_Goals:_
A – Decide whether each statement agrees with the business re-launch post: (i) The family moved to Washington, D.C. after 18 months overseas. (ii) The writer did consulting work while living overseas. (iii) For the writer, enough sleep means seven hours. For each, answer yes or no and quote the deciding words of the post.
B – Reproduce the business re-launch post word for word, between "So, I’m learning" and "to the gym.", inclusive.

:: Document text ::

3 Takeaways from Year 1 of My Business Re-Launch
In January 2017, my family relocated to Washington, D.C. after living overseas for 18 months. My husband’s new job was the only thing that was certain for us. We had no place to live, no school for the kids, no car, no church, and no friends.
I knew that I wanted to re-launch my business, but, if I’m honest, it felt extremely daunting. I hadn’t done any consulting work in two years (due to my visa limitations living overseas), and I had very limited professional connections in D.C. In January, I set out with my laptop, my wits, and nothing to lose. In the spirit of year-end reflection, here are the three big lessons I am taking away from this year.
I Learned to Protect My Energy
When I was living overseas, normal, mundane things — like buying milk — would sap my energy faster than you can drain a battery on an old iPhone. That’s typical culture shock, and I learned the hard way how to preserve my limited energy so I could get through the day.
Being an entrepreneur is a little bit like dealing with culture shock. Like a stranger in a foreign land, much of what you do feels unfamiliar and uncomfortable. You are responsible for things that are way outside of your wheelhouse and that you have never done before. Early in the year, I noticed that my energy was being sapped more quickly than I was used to, and I had to adjust as a result.
It’s so tempting to opt-in to the “hustle” mentality of trying to get ahead by working harder and longer. But, I found that if I tried to save time by sacrificing things that replenished my energy, it didn’t translate to more work getting done.
So, I’m learning to protect my energy. This means consistently doing the things that energize me, like:
Starting each day with bible reading and prayer.
Getting enough sleep (for me, this means 8 hours).
Eating nutritious foods.
Going to the gym.

:::
:: Dataset records ::

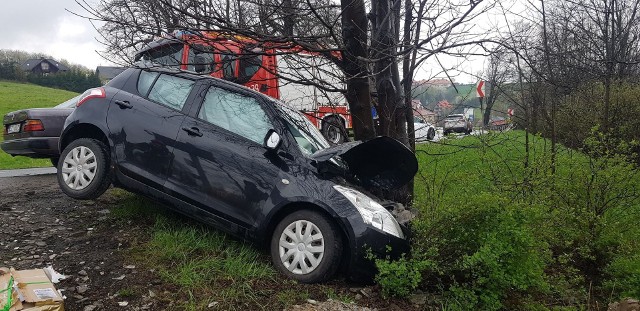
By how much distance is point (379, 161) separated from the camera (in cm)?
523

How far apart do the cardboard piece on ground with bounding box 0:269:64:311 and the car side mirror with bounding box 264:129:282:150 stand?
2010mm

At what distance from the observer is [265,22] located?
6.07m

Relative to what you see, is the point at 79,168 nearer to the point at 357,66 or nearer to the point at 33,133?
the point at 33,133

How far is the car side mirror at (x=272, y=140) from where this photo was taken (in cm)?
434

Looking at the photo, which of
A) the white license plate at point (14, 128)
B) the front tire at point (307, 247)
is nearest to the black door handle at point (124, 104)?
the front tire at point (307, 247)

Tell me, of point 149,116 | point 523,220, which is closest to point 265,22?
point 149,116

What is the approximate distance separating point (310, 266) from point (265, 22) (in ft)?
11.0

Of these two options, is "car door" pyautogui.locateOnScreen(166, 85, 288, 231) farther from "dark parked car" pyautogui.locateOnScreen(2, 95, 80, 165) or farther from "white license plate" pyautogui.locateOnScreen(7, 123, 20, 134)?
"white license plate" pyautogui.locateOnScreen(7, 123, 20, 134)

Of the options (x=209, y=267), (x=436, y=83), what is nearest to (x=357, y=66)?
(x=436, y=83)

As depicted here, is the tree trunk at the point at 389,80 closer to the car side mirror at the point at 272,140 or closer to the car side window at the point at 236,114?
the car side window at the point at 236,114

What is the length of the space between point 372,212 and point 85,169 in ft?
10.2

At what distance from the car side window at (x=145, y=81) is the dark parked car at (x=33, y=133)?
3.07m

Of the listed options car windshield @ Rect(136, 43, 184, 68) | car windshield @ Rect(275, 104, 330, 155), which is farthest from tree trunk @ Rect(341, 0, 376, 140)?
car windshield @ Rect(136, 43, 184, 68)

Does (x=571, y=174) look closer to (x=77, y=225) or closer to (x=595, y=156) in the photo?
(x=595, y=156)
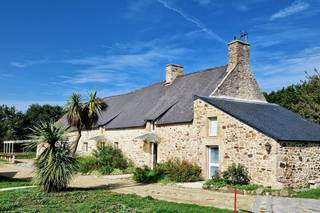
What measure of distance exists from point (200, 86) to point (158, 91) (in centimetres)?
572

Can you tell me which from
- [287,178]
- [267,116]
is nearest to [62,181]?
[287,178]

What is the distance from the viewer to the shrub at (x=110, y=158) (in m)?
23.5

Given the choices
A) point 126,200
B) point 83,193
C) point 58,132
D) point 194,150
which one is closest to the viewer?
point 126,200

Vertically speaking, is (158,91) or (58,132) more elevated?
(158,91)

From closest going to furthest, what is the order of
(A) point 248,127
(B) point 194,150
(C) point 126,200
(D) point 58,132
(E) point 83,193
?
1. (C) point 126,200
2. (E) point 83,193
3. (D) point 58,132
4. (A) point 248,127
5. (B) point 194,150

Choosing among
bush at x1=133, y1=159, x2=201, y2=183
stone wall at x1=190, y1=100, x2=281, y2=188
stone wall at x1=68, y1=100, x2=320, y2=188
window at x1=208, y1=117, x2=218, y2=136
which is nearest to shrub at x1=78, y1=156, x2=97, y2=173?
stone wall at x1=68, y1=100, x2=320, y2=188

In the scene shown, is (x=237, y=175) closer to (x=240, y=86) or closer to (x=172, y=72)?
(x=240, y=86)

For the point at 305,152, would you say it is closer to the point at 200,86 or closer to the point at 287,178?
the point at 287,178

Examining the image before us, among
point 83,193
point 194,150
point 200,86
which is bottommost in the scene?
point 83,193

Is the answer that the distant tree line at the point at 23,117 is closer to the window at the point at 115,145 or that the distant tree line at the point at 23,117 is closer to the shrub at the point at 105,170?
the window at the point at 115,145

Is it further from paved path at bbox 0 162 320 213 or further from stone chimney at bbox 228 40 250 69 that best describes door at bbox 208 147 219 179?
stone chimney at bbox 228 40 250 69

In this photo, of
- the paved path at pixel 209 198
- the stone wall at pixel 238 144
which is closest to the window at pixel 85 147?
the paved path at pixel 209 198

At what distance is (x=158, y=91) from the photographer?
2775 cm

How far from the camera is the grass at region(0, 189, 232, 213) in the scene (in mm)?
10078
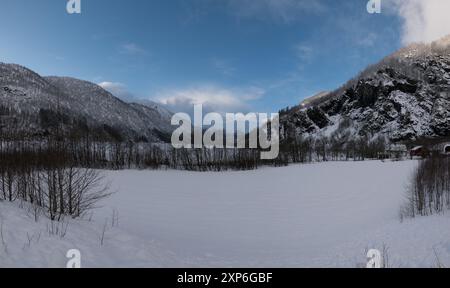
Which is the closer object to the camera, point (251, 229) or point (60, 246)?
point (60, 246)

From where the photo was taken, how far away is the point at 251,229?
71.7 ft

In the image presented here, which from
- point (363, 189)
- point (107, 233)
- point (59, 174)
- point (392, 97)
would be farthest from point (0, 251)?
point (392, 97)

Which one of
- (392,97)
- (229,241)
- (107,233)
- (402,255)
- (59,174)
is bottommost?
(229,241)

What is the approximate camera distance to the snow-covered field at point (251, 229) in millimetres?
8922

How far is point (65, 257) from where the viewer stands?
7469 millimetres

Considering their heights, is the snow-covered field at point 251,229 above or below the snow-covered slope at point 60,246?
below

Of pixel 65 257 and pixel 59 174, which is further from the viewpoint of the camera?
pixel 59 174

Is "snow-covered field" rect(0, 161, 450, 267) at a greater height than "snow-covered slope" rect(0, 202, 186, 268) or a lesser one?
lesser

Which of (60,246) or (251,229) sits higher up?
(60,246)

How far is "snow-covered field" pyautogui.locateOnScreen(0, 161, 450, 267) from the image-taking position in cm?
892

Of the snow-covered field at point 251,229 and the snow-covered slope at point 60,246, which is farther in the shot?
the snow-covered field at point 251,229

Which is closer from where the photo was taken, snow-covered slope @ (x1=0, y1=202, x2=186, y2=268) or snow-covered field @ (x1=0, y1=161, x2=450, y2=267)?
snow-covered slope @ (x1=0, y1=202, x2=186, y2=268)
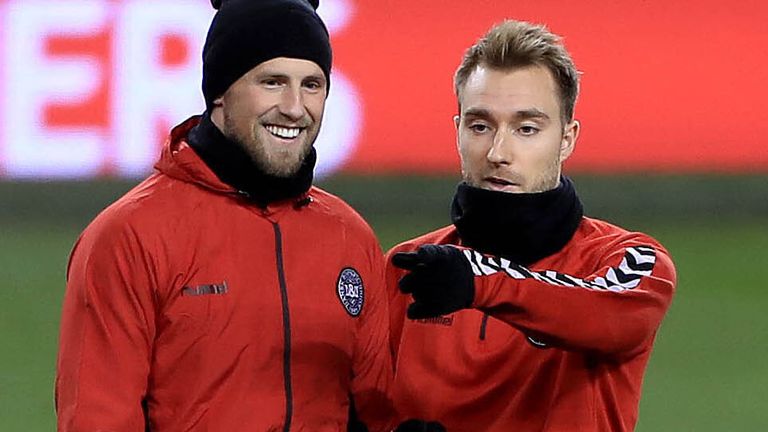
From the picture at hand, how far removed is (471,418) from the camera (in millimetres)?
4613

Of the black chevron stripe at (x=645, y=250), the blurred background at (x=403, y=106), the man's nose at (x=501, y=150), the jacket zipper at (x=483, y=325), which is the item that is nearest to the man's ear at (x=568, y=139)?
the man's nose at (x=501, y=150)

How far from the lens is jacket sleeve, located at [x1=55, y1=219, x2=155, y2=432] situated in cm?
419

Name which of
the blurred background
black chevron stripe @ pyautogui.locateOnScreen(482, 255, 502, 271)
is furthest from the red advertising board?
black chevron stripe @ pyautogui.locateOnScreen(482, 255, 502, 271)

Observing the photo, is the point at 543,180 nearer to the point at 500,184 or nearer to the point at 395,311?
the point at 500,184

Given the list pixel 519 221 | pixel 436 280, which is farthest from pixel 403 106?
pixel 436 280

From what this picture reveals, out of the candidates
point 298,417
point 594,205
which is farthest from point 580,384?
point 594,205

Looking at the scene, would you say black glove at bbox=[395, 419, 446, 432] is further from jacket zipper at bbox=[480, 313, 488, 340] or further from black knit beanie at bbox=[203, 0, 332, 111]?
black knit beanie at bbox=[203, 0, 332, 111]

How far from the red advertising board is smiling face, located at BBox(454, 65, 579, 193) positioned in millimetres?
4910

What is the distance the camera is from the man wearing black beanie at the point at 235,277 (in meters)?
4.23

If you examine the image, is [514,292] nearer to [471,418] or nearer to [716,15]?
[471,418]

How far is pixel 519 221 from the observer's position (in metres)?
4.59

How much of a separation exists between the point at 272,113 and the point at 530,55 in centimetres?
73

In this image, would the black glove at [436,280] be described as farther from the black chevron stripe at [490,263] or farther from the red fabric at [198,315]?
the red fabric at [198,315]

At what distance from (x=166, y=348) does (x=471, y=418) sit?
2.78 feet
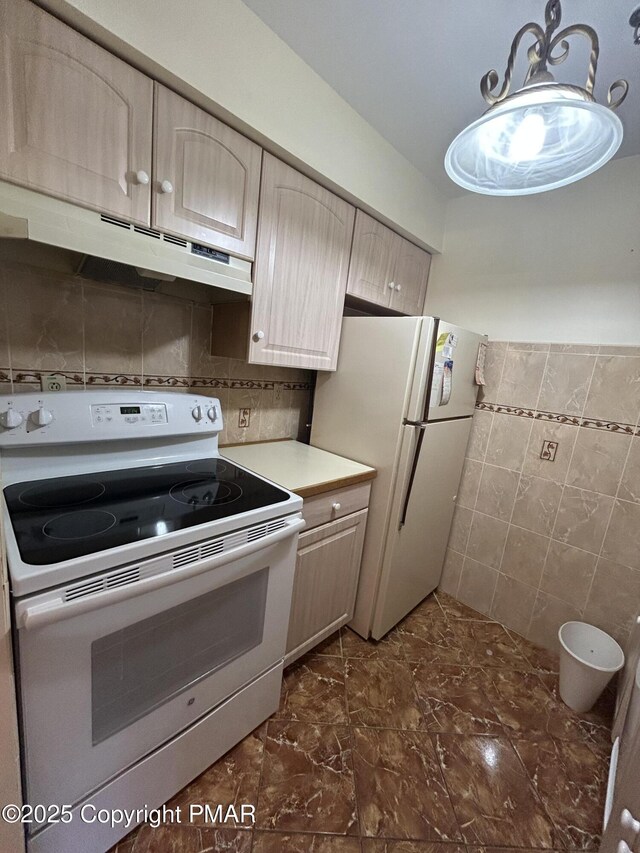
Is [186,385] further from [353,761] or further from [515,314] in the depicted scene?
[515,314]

:::
:: Dataset records ::

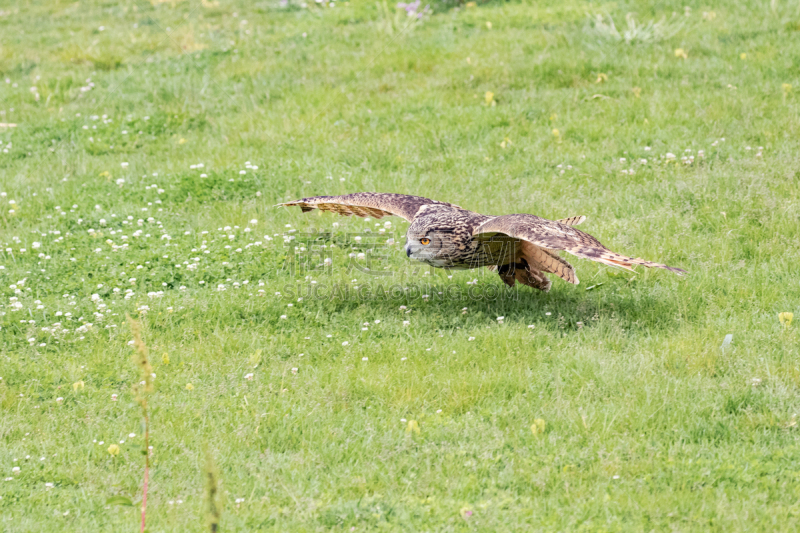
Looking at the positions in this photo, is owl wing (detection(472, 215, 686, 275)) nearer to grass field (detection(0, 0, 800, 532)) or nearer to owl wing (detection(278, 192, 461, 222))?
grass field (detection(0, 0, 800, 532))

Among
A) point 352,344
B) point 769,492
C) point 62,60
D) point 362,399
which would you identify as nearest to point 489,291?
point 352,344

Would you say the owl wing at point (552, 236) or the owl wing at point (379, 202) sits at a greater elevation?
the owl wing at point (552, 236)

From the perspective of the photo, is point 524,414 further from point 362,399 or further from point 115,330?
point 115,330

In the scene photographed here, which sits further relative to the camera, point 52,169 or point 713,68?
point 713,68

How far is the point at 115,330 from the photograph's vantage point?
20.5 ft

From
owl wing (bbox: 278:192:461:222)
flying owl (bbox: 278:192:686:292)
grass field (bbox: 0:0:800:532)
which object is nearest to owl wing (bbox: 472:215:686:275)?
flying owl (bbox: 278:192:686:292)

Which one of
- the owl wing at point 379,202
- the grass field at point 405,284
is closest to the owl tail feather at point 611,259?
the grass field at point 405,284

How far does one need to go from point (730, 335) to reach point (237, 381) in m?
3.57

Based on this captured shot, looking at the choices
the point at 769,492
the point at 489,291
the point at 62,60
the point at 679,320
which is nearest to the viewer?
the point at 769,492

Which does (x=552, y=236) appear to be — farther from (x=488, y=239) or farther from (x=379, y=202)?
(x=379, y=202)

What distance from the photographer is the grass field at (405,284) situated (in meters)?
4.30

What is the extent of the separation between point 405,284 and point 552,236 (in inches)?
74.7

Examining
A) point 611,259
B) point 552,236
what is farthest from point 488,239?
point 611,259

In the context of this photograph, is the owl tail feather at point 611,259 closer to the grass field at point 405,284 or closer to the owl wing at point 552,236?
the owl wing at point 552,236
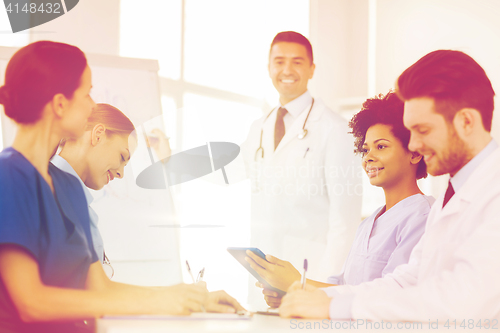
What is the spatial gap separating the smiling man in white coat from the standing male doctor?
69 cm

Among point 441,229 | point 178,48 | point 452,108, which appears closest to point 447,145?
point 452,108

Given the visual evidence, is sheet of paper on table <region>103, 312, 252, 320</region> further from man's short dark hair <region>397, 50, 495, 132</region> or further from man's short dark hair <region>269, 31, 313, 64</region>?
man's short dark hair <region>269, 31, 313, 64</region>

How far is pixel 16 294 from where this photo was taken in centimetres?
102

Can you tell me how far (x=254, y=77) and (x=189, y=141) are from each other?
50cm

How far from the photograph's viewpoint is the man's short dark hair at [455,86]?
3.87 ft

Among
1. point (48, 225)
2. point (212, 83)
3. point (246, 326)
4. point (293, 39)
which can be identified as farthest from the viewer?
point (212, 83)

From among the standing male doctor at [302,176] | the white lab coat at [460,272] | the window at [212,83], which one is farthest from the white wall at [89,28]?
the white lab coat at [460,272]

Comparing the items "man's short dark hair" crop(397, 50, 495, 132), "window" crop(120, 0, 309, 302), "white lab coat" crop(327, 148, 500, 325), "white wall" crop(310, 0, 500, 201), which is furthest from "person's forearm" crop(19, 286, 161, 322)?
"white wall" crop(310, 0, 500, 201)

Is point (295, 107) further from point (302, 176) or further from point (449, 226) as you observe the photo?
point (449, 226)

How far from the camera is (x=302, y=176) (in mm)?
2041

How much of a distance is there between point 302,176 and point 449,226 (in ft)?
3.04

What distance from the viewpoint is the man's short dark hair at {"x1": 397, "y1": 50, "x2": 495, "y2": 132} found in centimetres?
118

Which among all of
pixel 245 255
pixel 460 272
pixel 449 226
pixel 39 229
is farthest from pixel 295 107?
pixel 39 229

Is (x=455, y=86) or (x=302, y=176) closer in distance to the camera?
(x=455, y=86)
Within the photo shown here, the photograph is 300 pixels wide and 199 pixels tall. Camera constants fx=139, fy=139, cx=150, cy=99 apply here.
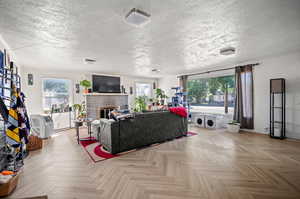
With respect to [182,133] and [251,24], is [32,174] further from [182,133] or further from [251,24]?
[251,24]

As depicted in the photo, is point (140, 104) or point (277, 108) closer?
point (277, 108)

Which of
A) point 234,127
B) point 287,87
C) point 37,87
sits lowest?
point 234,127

:::
:: Dataset records ::

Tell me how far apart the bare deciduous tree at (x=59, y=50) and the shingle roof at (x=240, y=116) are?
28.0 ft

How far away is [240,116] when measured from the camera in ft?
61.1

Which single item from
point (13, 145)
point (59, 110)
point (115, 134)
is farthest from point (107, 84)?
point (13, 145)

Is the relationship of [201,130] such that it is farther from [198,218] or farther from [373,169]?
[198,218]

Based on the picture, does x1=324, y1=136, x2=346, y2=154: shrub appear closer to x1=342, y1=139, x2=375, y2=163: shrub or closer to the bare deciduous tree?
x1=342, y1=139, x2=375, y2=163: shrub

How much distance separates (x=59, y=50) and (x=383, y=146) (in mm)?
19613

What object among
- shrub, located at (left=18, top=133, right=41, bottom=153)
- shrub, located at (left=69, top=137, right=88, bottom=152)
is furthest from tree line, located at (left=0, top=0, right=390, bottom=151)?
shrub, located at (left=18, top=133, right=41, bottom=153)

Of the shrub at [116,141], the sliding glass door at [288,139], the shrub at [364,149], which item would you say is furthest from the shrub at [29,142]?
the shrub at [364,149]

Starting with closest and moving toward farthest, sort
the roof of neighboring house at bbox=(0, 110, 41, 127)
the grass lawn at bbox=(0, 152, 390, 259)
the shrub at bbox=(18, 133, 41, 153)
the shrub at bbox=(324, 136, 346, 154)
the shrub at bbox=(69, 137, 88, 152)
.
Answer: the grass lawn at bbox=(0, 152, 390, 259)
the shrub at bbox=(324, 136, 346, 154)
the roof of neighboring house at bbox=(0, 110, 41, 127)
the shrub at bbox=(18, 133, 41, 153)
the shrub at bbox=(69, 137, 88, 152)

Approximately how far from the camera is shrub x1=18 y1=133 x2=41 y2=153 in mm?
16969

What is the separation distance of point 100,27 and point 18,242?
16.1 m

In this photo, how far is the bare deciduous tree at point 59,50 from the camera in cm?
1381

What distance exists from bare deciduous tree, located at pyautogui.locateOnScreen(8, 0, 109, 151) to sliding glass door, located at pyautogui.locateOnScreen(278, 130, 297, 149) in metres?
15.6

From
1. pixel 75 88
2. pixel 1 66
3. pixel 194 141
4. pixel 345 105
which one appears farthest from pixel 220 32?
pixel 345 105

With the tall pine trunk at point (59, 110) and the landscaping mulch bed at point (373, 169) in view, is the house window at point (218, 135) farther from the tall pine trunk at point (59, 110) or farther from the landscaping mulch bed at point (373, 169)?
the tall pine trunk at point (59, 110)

:::

_Answers below:_
A –
(i) Yes: "my family relocated to Washington, D.C. after living overseas for 18 months"
(ii) No: "I hadn’t done any consulting work in two years (due to my visa limitations living overseas)"
(iii) No: "for me, this means 8 hours"

B –
So, I’m learning to protect my energy. This means consistently doing the things that energize me, like:
Starting each day with bible reading and prayer.
Getting enough sleep (for me, this means 8 hours).
Eating nutritious foods.
Going to the gym.